• **Data lines**:
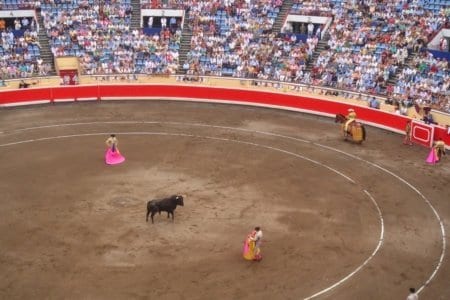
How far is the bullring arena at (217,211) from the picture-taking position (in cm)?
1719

==

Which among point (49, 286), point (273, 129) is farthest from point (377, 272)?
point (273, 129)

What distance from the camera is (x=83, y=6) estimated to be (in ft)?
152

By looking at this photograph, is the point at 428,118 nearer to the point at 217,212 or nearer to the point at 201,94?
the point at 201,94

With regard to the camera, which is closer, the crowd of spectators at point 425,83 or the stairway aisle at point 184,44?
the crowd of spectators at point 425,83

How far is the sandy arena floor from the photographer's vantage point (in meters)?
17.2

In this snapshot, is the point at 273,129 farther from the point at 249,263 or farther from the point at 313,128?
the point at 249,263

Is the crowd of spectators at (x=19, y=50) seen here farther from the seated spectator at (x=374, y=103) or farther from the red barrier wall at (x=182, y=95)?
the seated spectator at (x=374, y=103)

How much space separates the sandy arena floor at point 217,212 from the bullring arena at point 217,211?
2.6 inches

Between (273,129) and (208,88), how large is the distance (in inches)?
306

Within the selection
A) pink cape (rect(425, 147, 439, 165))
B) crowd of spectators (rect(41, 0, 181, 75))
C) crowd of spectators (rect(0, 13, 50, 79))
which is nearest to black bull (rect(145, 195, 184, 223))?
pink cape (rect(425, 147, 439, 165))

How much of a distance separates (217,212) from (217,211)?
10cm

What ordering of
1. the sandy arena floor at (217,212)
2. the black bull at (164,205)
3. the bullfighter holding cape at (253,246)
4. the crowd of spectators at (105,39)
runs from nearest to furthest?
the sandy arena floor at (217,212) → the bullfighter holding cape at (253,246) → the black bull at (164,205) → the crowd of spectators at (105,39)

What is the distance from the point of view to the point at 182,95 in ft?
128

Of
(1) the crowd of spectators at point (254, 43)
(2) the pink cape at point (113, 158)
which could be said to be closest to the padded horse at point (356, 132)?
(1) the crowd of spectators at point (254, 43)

• **Description of the task**:
State how many lines in the material above contain the word "separates", giving only the number.

• **Exercise output**:
2